Tendo crescido em uma casa onde os pais estavam sempre em conflito, Snape
encontrou sua primeira experiência real de um lar em Hogwarts - de novo como
Harry e Voldemort - usando seus poderes mágicos e fazendo alianças no mundo dos
bruxos. Como Harry observa, ele, Voldemort e Snape, “os garotos abandonados,
tinham todos encontrado um lar ali [em Hogwarts]”[6]. Os três também pendiam
para a Sonserina, mas apenas Harry não acabou 1á.
É claro, Harry e Voldemort tomaram caminhos
bastante diferentes. Voldemort optou pelo poder em detrimento do amor, o
egoísmo em detrimento do altruísmo, a sedução em oposição à vulnerabilidade da amizade
e de relacionamentos verdadeiros de qualquer espécie. Em nítido contraste,
Harry abriu seu coração para os amigos e estava disposto a se sacrificar por aqueles
a quem amava. Em vez de escolher uma psique fragmentada, como Voldemort, Harry
permitiu que seus amigos o tornassem uma pessoa melhor com relação à sua integridade
e totalidade.
Muito já se escreveu sobre os padrões de bem e mal
que Harry e Voldemort representam respectivamente, mas e quanto a este terceiro
garoto perdido, este amálgama complicado de trevas e luz, o agente duplo e
assassino de Dumbledore, o protetor e adversário de Harry? O que motiva Snape?
Snape, O
Oclumente
Snape é um personagem complicado não apenas por
ser um agente duplo, mas porque sua lealdade fora, na verdade, dividida no
passado, e sua razão e suas emoções continuam divididas. No início, Snape tinha
sido um Comensal da Morte; depois de seu arrependimento, Dumbledore pede que
ele assuma o perigoso papel de informante quando da volta do Lorde das Trevas.
Para tanto, Snape deve conquistar a confiança total de Voldemort. Ele não pode
trair sua lealdade a Dumbledore nem seu compromisso de proteger os inimigos de
Voldemort, e Harry em especial. Sua raiva, e às vezes até ódio, de Harry (e
outros) são reais, mas, na mesma medida, sua atitude de se colocar em risco e
sua coragem de combater Voldemort são reais.

# # # #

*Tarefas pedidas:*
[a] Responda, com base no texto sobre Snape:
(i) Onde Snape encontrou sua primeira experiência real de um lar?
(ii) O que Voldemort escolheu em detrimento do amor?
(iii) Quem pede que Snape assuma o papel de informante?
[b] Dê sequência ao texto sobre Snape a partir da última frase.
Os registros não entram em nada disto.

*Trechos de dados:*
# # # #

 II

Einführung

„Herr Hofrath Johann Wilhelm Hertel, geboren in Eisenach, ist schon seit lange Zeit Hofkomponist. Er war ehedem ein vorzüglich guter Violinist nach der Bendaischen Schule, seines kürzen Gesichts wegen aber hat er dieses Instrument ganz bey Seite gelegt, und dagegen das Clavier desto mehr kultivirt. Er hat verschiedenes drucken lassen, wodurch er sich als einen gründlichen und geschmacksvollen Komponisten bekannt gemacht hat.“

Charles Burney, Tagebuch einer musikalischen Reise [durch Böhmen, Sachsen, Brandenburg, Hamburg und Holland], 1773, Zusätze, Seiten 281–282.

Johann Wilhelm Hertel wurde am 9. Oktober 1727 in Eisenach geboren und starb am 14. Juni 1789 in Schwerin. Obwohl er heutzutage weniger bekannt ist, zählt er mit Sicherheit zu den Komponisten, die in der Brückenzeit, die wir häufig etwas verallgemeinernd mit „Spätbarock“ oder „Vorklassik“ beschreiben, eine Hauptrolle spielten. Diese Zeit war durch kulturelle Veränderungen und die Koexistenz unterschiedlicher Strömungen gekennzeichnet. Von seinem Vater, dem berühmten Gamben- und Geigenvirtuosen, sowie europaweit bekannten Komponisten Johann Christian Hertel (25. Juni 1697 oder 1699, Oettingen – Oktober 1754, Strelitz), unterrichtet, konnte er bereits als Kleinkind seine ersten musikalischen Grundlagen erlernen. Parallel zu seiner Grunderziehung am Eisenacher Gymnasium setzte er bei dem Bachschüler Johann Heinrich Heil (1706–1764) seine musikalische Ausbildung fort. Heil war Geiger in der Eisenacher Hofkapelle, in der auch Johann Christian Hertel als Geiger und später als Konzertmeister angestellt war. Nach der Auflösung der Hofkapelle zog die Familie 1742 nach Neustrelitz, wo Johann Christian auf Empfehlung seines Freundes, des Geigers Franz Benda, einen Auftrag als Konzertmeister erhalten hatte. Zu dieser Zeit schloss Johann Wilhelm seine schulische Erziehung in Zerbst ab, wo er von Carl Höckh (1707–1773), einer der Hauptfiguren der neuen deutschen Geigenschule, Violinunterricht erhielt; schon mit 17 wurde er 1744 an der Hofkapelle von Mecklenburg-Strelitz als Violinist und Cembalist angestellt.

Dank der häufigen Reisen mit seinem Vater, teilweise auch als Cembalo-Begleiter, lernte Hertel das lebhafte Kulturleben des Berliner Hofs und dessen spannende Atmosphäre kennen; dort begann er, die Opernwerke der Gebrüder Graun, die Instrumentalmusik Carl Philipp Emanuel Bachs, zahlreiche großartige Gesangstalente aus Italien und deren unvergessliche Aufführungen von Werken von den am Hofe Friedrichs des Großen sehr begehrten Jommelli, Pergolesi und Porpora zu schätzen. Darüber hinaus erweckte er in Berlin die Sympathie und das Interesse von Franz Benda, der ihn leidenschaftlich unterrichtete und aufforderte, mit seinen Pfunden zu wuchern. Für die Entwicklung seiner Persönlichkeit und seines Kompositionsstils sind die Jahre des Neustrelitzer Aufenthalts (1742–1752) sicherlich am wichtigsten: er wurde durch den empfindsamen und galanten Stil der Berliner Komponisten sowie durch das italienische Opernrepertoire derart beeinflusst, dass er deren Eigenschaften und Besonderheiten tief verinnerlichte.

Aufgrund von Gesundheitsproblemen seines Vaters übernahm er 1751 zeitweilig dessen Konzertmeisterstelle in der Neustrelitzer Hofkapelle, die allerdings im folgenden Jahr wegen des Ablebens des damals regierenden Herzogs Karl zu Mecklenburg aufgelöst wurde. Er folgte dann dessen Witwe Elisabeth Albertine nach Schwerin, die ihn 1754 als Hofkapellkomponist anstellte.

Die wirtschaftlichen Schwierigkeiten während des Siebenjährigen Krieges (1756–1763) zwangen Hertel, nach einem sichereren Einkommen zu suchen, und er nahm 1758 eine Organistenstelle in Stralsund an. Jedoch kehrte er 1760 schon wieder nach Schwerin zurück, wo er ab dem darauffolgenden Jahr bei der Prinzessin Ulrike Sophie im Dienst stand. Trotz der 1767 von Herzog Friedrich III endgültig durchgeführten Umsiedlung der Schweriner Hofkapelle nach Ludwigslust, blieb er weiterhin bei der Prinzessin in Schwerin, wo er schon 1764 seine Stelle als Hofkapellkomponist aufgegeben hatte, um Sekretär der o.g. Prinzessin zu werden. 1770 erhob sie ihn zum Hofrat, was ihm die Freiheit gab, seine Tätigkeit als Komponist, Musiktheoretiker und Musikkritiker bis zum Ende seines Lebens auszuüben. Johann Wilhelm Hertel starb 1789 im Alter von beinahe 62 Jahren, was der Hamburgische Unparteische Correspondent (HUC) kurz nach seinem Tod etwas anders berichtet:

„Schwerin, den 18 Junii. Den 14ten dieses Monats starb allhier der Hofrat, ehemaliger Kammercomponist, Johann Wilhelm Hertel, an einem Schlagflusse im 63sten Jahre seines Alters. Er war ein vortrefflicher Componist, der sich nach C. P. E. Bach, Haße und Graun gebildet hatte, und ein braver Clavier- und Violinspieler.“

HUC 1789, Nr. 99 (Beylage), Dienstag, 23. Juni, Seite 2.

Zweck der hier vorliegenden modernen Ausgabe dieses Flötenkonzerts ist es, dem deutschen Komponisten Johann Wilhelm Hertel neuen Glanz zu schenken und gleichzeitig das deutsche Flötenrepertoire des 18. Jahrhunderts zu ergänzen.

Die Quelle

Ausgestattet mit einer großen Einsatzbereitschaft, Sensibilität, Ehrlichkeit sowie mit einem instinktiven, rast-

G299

# # # #

*Respostas esperadas:*
[a]
(i) Em Hogwarts.
(ii) O poder.
(iii) Dumbledore.

[b]
Snape não decide proteger Harry e os outros
inimigos de Voldemort por ter grande afeição pessoal por eles - as delicadezas
cálidas associadas à atual noção superficial e pouco substancial do “amor”. Ao
contrário, ele decide agir por aquilo que sabe ser o melhor para eles, apesar
de não gostar de muitos deles de maneira acentuada. O amor, entendido como o
desejo do bem-estar do outro, pode ser encontrado não somente nas retratações
descritivas feitas por Rowling, mas em escritores que trataram do tema do amor,
desde Aristóteles a São Tomás de Aquino até M. Scott Peck, apesar da distância
cultural e temporal entre eles. Eles compartilham uma compreensão do amor expresso
na amizade como o desejo do bem-estar do outro apenas por causa do amor pelo
outro.[7] Repetidas vezes, a decisão
entre optar por promover um bem próprio aparente à custa dos outros ou sacrificar
esse bem próprio pelo bem dos outros é cruel nos livros de Potter. O amor
requer autossacrifício, vincula a felicidade de alguém ao bem-estar de outra
pessoa, torna a pessoa vulnerável à perda e à mágoa, e fortalece seu comprometimento
com o bem.
Esses pensadores enfatizam também que sentimentos
fortes transformam-se em bons ou maus com relação à moral quando influenciam nossa
motivação e vontade, ou seja, quando os sentimentos afetam nossa compreensão do
que é bom ou mau e o modo como agimos. No caso de Snape em particular, o amor
não é encontrado nos sentimentos, mas principalmente nas ações; ele se
arrepende por causa do amor, e encontra a redenção ao escolher agir por amor.[8] Resumindo, é o amor de Snape
por Lílian que motiva, em primeiro lugar, as ações que o levam à redenção.
Quando Dumbledore percebe que Voldemort e Harry
podem compartilhar os pensamentos e emoções um do outro, ele pede a Snape que ensine
Oclumência a Harry, uma técnica mágica para fechar “a mente contra a intrusão e
influência mágicas”.[9] Voldemort tem uma habilidade
notável de obter acesso a pensamentos e lembranças dos outros, tornando a
detecção de mentiras algo quase certo. “Apenas aqueles peritos em Oclumência”,
diz Snape, “são capazes de ocultar e bloquear aqueles sentimentos e lembranças
que contradizem a mentira e assim dizer falsidades em sua presença sem que
sejam detectados.” [10] Enquanto agente duplo de
Dumbledore, Snape consegue com regularidade o que poucos são capazes de fazer
sequer uma vez: mentir com sucesso perante Voldemort. Snape é bem-sucedido não
apenas devido à inteligência e astúcia, revelando informações suficientes a fim
de parecer um informante valioso enquanto retém os pontos mais importantes, mas
também por meio de uma completa proeza mágica.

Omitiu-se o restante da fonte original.